Dezessete estados vão ganhar escolas indígenas e essa iniciativa conta com o investimento de R$ 785 milhões. O anúncio do plano para a construção dessas escolas foi feito pelo Ministro da Educação, Camilo Santana, durante a visita à comunidade indígena Sahu-Apé, que fica no município de Iranduba, no Amazonas.
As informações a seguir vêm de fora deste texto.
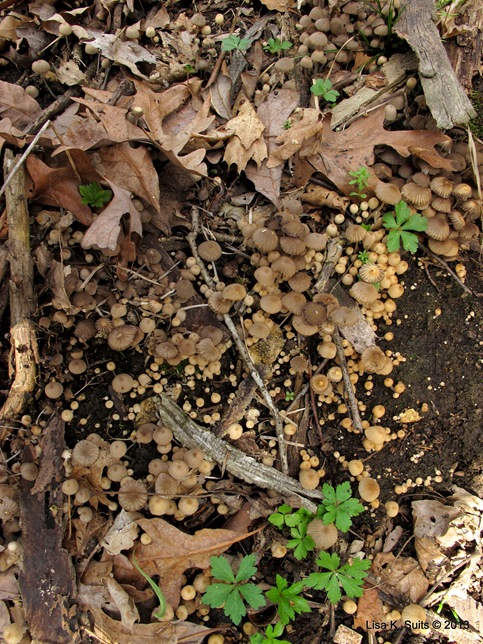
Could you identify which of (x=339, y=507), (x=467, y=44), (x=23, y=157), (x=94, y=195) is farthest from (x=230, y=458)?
(x=467, y=44)

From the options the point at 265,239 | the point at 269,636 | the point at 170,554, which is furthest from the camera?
the point at 265,239

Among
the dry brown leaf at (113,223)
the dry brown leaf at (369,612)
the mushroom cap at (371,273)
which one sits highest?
the dry brown leaf at (113,223)

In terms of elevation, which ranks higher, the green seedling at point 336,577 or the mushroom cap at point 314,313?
the mushroom cap at point 314,313

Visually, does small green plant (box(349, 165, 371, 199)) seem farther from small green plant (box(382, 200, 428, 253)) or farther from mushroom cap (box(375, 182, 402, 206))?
small green plant (box(382, 200, 428, 253))

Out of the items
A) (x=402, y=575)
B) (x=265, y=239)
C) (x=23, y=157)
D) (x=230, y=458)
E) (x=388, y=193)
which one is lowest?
(x=402, y=575)

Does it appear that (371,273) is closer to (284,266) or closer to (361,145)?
(284,266)

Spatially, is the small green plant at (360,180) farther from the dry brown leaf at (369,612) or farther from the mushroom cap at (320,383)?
the dry brown leaf at (369,612)

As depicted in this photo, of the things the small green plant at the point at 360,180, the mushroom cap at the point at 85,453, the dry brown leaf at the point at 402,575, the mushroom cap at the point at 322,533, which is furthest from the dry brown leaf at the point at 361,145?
the dry brown leaf at the point at 402,575
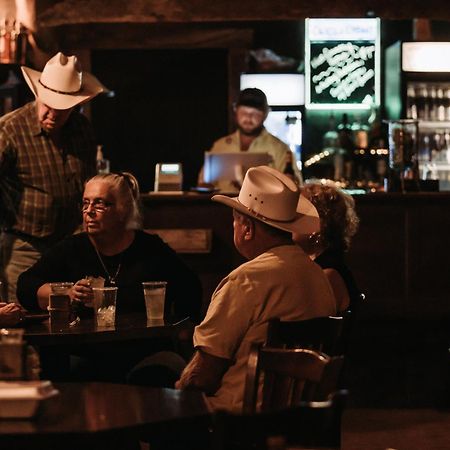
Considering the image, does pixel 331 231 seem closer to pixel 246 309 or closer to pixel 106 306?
pixel 106 306

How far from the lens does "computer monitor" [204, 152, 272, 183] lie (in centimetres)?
817

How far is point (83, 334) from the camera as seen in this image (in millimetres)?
3920

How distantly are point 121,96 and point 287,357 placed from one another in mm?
8920

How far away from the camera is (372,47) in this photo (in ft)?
35.8

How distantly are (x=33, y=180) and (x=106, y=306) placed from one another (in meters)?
2.09

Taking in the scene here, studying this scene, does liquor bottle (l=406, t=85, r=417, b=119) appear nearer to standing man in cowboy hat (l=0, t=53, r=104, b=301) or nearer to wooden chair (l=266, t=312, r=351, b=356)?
standing man in cowboy hat (l=0, t=53, r=104, b=301)

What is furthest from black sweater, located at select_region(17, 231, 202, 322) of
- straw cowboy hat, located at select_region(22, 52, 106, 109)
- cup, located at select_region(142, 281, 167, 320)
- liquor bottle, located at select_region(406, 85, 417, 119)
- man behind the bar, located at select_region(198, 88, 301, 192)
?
liquor bottle, located at select_region(406, 85, 417, 119)

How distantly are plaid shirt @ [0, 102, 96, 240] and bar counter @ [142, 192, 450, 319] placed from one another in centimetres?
134

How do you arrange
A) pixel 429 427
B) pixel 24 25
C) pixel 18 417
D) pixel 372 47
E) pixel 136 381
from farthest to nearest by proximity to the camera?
1. pixel 372 47
2. pixel 24 25
3. pixel 429 427
4. pixel 136 381
5. pixel 18 417

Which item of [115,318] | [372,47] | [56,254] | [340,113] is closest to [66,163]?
[56,254]

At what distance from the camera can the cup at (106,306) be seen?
4.16 meters

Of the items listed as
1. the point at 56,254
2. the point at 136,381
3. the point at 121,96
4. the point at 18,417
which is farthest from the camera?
the point at 121,96

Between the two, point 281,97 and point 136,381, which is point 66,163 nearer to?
point 136,381

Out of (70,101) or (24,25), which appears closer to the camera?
(70,101)
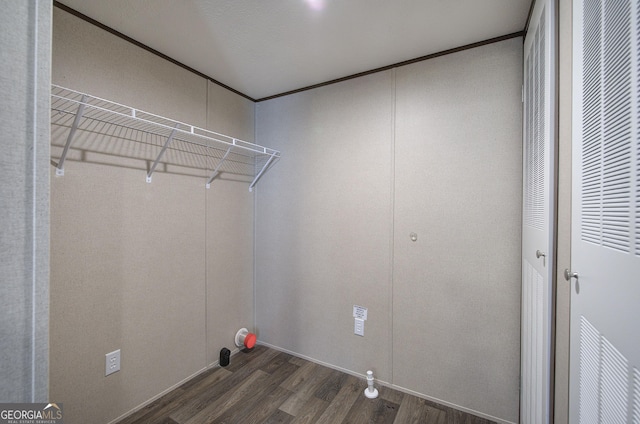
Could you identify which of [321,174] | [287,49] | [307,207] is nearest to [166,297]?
[307,207]

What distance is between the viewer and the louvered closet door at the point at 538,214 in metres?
0.91

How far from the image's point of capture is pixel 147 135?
66.4 inches

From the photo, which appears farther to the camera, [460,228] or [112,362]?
[460,228]

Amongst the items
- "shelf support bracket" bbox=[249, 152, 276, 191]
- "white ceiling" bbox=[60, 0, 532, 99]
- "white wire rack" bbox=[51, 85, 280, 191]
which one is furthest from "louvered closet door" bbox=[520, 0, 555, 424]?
"shelf support bracket" bbox=[249, 152, 276, 191]

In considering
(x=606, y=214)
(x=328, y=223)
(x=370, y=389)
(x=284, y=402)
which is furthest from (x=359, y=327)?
(x=606, y=214)

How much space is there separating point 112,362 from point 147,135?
139 centimetres

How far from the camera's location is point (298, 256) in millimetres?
2252

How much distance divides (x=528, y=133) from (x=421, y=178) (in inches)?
23.6

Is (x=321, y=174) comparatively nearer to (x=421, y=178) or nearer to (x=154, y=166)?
(x=421, y=178)

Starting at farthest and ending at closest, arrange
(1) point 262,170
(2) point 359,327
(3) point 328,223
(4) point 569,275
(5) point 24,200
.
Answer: (1) point 262,170 < (3) point 328,223 < (2) point 359,327 < (4) point 569,275 < (5) point 24,200

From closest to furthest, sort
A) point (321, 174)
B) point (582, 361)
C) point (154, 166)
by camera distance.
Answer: point (582, 361)
point (154, 166)
point (321, 174)

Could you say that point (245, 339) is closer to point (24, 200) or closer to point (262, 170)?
point (262, 170)

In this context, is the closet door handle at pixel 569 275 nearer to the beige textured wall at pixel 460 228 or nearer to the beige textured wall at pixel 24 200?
the beige textured wall at pixel 460 228

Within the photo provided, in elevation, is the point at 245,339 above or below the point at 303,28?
below
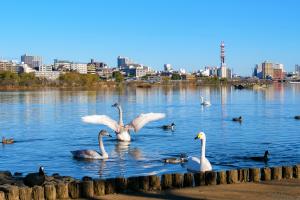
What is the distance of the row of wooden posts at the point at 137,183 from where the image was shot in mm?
12875

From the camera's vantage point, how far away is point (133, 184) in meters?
Result: 13.9

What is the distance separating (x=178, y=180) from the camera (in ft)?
46.7

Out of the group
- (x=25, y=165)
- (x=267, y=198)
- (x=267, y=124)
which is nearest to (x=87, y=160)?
(x=25, y=165)

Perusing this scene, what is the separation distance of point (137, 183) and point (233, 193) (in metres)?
2.39

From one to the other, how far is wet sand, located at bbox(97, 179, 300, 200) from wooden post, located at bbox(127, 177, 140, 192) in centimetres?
36

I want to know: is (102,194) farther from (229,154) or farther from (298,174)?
(229,154)

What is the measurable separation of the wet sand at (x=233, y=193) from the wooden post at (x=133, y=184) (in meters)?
0.36

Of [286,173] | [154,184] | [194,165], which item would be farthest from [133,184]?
[194,165]

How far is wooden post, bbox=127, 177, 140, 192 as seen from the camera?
1389 centimetres

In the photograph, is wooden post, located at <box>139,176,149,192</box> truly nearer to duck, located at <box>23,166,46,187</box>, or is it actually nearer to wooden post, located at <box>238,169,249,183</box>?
wooden post, located at <box>238,169,249,183</box>

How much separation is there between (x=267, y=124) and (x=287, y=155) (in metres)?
18.2

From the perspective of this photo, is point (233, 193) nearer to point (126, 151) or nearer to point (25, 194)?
point (25, 194)

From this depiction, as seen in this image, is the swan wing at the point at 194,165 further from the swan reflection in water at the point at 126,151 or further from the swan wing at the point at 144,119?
the swan wing at the point at 144,119

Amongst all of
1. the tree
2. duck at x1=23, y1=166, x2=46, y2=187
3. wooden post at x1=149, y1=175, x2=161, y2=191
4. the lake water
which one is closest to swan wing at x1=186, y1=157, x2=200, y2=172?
the lake water
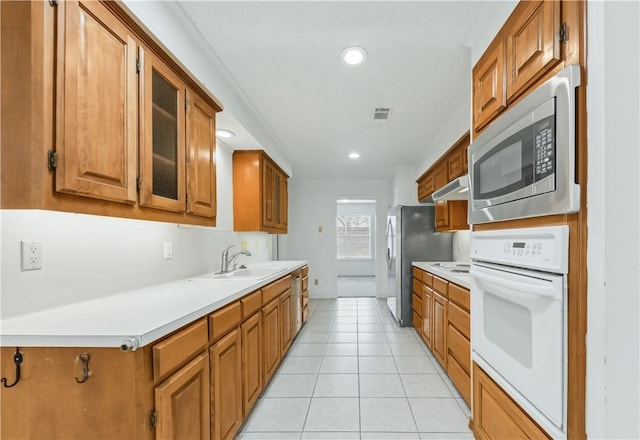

Os estados brasileiros que mais vão receber investimentos são o Amazonas, que terá mais 27 escolas, Roraima 23, Amapá 17 e Maranhão, mais 11 escolas. Além dos outros estados em quatro regiões do país.
Para a seleção desses locais, foram observados critérios técnicos territoriais e populacionais com análise prévia feita pelo Fundo Nacional de Desenvolvimento da Educação. A ideia é que a escola indígena seja um espaço que respeite a identidade cultural, modos de vida e a organização territorial dos povos originários e das comunidades tradicionais.
O investimento segue a Política Nacional de Educação Escolar Indígena nos territórios etnoeducacionais que foi criada no ano passado. A ação também está de acordo com a Convenção da Organização Internacional do Trabalho que garante direitos fundamentais aos povos indígenas e às comunidades tradicionais.
Roraima será contemplado com a construção de 23 novas escolas indígenas. É o segundo estado com maior número de novas unidades, atrás apenas do Amazonas (27) e à frente do Amapá (17). A definição das unidades está prevista na Portaria Conjunta MEC/FNDE nº 1/2026, que estabelece os critérios para formalização das propostas apresentadas pelos estados no âmbito do Novo PAC – Indígena.
Respeito cultural
De acordo com o Ministério da Educação, as novas escolas serão planejadas para respeitar a identidade cultural, os modos de vida e a organização territorial dos povos indígenas. A proposta busca enfrentar a histórica precariedade da infraestrutura escolar em territórios indígenas, realidade presente em diversas comunidades de Roraima.
Política nacional
A iniciativa integra a Política Nacional de Educação Escolar Indígena nos Territórios Etnoeducacionais (PNEEI-TEE), instituída pela Portaria MEC nº 539/2025. A ação também está amparada pela Convenção 169 da Organização Internacional do Trabalho (OIT), que garante direitos fundamentais a povos indígenas e comunidades tradicionais.
A pactuação das obras ocorre exclusivamente entre o governo federal e os estados, com definição prévia das unidades pela Secretaria de Educação Continuada, Alfabetização de Jovens e Adultos, Diversidade e Inclusão (Secadi). A formalização foi realizada pelo sistema TransfereGov, com análise técnica do FNDE e operacionalização pela Caixa Econômica Federal.
Para Roraima, onde grande parte do território é composto por terras indígenas, o anúncio representa um reforço significativo na infraestrutura educacional voltada às comunidades tradicionais e pode impactar diretamente o acesso e a permanência de estudantes indígenas na escola.